Ever industrious, ever in motion, it’s hard to find one not
chomping on Yucatán limestone reefs. What we see as
dead, bleached coral or crusted limestone shelves, for them
is re-embodied Fish Delight. Which means I find them by
eavesdropping. Ah, those castanet choruses clicking, clacking,
a coven of promises leading me on until there:
below my mask and snorkel, a dozen or more upside-down
Princesses sway as one, in their pink and blue checkerboard
gowns, their long, long dorsal crowns
cobalt-striped, and turquoise, and fuchsia—useless—
no Prince to be found, not even in fish identification books,
just me and my ardor. Bewitched, each day I hang, transfixed,
above them in a slightly different
place in that once-pristine, once-undiscovered Yal-Ku lagoon,
its cradling mix of salt and fresh water
letting me hold myself, and time, and the rest of the world
stock still.

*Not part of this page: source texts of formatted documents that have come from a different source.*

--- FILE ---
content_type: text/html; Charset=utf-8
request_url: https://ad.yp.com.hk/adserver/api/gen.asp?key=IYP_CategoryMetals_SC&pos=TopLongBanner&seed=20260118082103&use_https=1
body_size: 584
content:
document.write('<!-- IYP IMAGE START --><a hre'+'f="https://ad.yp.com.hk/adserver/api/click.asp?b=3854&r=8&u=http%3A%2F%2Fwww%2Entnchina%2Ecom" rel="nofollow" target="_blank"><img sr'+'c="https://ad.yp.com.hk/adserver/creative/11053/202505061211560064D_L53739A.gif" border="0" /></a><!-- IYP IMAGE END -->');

Sometimes I’m even luckier: out of the deepest
shadows (as out of my book) ventures
the shy Midnight Parrot, a constellation of neon blue
mosaic scrawled on its head, its body—two feet long—
as dark as blue can get and still
not be black, its parrot beak (that family
trait) munching rocks and shitting sand. Puffs of it,
great big clouds of it, murking the water until
finally settling down
(it’s how, some scientists
say, sandy floors of tropical reefs are born).
But had I dared the slightest move, my Midnight
would have, just like that, become Dawn.
And so it could have been, as well, with that one
tremendous fish, secretive, off at the edge, among
the maze of boulders piled on boulders, broken sandstone
columns, deep channels between them, there—
in a shaft of sun, the end of all my seeking
and what I hadn’t known I’d sought—three feet long, at least
and all alone, clown-sized lips and eyelids the brightest possible aqua
blue in an orange-gold face,
the way a child might rub its mother’s most dramatic
eye shadow onto the most unlikely places:
forehead, cheeks, even the outermost edges of every single
emerald-green fin, even the edge of the deep red tail, its tips
turned up at the corners—that tremendous fish was eating
nothing, that fish wasn’t moving at all, except it turned its head
and one tremendous eye caught mine. And held it. Taut.
Oh, I almost stopped
breathing. And the fish stopped
everything, too, except for slowly pulsing gills—opening,
closing, opening, closing—in sync with my own
pounding heart. Was I
the watcher or the watched? How long did we stay
like that, hooked to one another, held in water’s palm,
as through my every cell, over and over, rang Rainbow, unstoppable
Rainbow, until I had no beginning, I had no end,
Rainbow I was and happily would
be still, had not a wayward cloud blundered in.